Monday, January 27, 2014

5 Myths

The news web site has a series on "5 myths" in areas of health, science and society.  Not all of the articles in that series are to my taste, but I liked the recent one on 5 myths about girls, math and science.  Here is a summary and my take on solutions.  The data in the piece come from the National Science Foundation's (NSF) Research on Gender in Science and Engineering (GSE) program. 

Myth 1:  The myth is that girls don't like science as much as boys do.  The reality is that girls and boys have equal science interests in early grade school, but already think of scientists as white males.  That perception begins to turn girls off to science in later grades.  My take:  role models are all important.  Things will improve as the number of visible women in science increases.

Myth 2:  The myth is that devoting extra classroom attention to girls' interest in science runs the risk of alienating the boys.  The reality is that the effect is bogus.  My take:  extra attention to individual interests and needs in school can benefit all.  Kids will perceive that the teacher is making a special effort and generally enjoy the class more.
Myth 3:  The myth is that science teachers are no longer biased toward the boys.  The reality is that there are persistent biases, often subtle, in the way science is taught, but that these biases are being recognized and slowly addressed.  My take:  it is important to show teachers where biases might lurk.  If teachers see examples of how unconscious bias might slip in, most of them will go out of their way to change their habits.
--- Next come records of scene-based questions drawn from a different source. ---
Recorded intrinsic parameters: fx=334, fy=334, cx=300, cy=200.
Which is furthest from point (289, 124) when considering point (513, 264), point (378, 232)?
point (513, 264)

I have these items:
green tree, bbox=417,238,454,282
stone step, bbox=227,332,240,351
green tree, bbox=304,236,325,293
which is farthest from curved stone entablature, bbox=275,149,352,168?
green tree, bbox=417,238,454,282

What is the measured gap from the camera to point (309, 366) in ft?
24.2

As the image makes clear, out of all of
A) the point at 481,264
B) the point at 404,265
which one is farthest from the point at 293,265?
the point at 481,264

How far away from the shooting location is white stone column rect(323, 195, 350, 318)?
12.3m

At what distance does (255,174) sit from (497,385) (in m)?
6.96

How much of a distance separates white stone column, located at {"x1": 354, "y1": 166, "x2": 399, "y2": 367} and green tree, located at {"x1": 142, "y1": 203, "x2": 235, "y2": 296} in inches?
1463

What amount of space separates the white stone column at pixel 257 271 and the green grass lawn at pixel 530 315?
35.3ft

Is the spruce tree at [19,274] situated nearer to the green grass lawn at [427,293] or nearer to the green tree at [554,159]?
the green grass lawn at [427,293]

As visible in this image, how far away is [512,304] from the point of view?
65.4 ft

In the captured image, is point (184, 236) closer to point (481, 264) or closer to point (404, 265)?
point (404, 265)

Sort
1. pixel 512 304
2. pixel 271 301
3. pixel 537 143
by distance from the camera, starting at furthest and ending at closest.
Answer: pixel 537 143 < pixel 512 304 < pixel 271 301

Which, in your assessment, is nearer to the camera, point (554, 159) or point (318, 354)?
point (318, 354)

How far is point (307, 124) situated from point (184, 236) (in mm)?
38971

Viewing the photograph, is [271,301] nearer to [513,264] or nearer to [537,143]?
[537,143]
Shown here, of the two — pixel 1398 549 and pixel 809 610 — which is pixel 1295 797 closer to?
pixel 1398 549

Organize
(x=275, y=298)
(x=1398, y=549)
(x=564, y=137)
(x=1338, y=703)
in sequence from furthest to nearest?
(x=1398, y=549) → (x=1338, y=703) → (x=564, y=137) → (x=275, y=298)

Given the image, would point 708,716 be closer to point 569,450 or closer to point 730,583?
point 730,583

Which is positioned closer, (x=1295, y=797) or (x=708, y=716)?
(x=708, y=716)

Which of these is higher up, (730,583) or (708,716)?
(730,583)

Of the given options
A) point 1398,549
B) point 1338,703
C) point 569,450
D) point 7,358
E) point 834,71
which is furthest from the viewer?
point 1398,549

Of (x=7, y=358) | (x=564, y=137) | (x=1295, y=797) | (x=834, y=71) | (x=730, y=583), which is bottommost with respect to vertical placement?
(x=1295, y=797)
Myth 4:  The myth is that parents can’t do much to increase science interest in their girls.  The reality is that parents can have significant influence on how their children perceive science and other topics.  My take:  it is all about the early years.  The whole frame of reference in a child's mind comes from early experiences with parents and friends.

Myth 5:  The myth is that college science curricula that "weed out" weaker students may disproportionally discourage women.  The reality is that women tend to be more easily discouraged than men with a so-so grade in a science class.  The men tend to muster on.  The myth is true.  My take:  mentoring and counseling are key.  A young woman who hears about the struggles and eventual success of an older mentor can find the motivation to keep going.